Recent evidence suggests that some brain areas act as hubs interconnecting distinct, functionally specialized systems. These nexuses are intriguing because of their potential role in integration and ...also because they may augment metabolic cascades relevant to brain disease. To identify regions of high connectivity in the human cerebral cortex, we applied a computationally efficient approach to map the degree of intrinsic functional connectivity across the brain. Analysis of two separate functional magnetic resonance imaging datasets (each n = 24) demonstrated hubs throughout heteromodal areas of association cortex. Prominent hubs were located within posterior cingulate, lateral temporal, lateral parietal, and medial/lateral prefrontal cortices. Network analysis revealed that many, but not all, hubs were located within regions previously implicated as components of the default network. A third dataset (n = 12) demonstrated that the locations of hubs were present across passive and active task states, suggesting that they reflect a stable property of cortical network architecture. To obtain an accurate reference map, data were combined across 127 participants to yield a consensus estimate of cortical hubs.
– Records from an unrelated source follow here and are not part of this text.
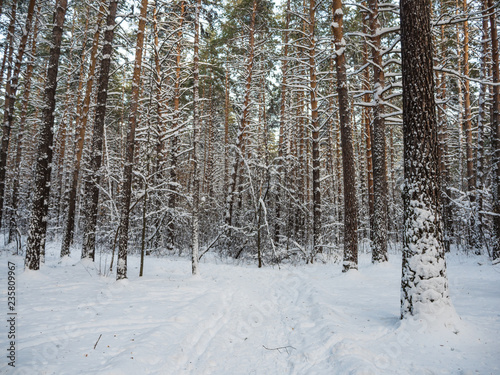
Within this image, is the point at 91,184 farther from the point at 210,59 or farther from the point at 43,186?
the point at 210,59

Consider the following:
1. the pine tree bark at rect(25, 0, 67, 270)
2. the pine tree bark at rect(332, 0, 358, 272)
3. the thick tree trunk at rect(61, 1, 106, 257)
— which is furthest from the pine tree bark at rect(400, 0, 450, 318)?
the thick tree trunk at rect(61, 1, 106, 257)

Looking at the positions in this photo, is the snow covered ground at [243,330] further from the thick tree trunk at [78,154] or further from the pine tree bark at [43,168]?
the thick tree trunk at [78,154]

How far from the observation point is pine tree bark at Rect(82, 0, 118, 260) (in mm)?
8586

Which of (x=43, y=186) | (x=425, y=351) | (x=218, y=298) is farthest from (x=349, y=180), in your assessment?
(x=43, y=186)

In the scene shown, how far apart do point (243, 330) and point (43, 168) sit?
7482 millimetres

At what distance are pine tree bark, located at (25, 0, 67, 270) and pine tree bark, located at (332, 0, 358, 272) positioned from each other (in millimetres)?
8723

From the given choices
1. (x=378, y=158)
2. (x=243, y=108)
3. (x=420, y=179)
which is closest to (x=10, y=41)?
(x=243, y=108)

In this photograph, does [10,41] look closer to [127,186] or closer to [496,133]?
[127,186]

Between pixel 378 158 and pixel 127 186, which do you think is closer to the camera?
pixel 127 186

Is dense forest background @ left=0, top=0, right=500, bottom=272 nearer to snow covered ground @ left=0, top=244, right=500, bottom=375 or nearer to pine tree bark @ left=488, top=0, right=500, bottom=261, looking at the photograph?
pine tree bark @ left=488, top=0, right=500, bottom=261

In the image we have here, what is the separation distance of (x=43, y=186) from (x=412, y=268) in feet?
30.7

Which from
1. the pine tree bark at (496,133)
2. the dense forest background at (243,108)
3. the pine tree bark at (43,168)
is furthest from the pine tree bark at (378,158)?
the pine tree bark at (43,168)

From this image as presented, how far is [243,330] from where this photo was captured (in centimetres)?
457

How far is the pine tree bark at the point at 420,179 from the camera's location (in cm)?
380
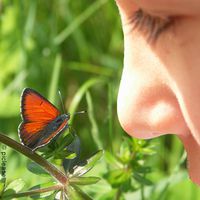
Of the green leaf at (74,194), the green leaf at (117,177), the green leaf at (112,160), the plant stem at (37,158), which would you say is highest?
the plant stem at (37,158)

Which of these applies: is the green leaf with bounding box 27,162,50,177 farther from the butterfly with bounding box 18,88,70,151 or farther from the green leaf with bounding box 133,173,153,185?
the green leaf with bounding box 133,173,153,185

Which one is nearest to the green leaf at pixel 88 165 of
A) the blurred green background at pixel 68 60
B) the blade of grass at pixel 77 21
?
the blurred green background at pixel 68 60

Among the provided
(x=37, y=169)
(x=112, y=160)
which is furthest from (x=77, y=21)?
(x=37, y=169)

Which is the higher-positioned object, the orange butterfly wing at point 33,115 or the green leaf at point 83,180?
the orange butterfly wing at point 33,115

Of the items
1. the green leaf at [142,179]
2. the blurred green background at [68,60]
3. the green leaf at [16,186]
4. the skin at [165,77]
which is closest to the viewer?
the skin at [165,77]

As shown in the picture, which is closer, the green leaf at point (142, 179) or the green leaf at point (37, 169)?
the green leaf at point (37, 169)

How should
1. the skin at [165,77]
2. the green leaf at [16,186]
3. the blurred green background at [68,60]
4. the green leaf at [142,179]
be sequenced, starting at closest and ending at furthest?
the skin at [165,77]
the green leaf at [16,186]
the green leaf at [142,179]
the blurred green background at [68,60]

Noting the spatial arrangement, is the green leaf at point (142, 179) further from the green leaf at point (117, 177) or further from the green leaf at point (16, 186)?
the green leaf at point (16, 186)
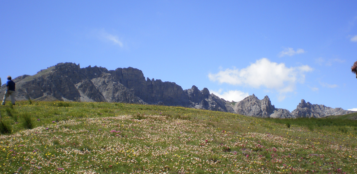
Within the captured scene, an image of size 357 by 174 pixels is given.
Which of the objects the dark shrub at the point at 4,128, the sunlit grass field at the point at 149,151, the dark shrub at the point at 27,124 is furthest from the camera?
the dark shrub at the point at 27,124

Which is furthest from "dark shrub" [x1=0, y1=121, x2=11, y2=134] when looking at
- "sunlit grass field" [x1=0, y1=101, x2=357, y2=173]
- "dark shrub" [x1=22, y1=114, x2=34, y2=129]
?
"dark shrub" [x1=22, y1=114, x2=34, y2=129]

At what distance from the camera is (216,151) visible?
16500 millimetres

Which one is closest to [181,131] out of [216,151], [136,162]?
[216,151]

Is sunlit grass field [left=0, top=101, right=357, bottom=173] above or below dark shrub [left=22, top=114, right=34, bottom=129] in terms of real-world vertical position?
below

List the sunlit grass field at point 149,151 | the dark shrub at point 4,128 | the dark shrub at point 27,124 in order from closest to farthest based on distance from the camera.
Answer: the sunlit grass field at point 149,151, the dark shrub at point 4,128, the dark shrub at point 27,124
Using this consensus estimate, we explored whether the topography of hubs could explain the pattern of vulnerability in Alzheimer's disease (AD) because some models suggest that regions of high activity and metabolism accelerate pathology. Positron emission tomography amyloid imaging in AD (n = 10) compared with older controls (n = 29) showed high amyloid-beta deposition in the locations of cortical hubs consistent with the possibility that hubs, while acting as critical way stations for information processing, may also augment the underlying pathological cascade in AD.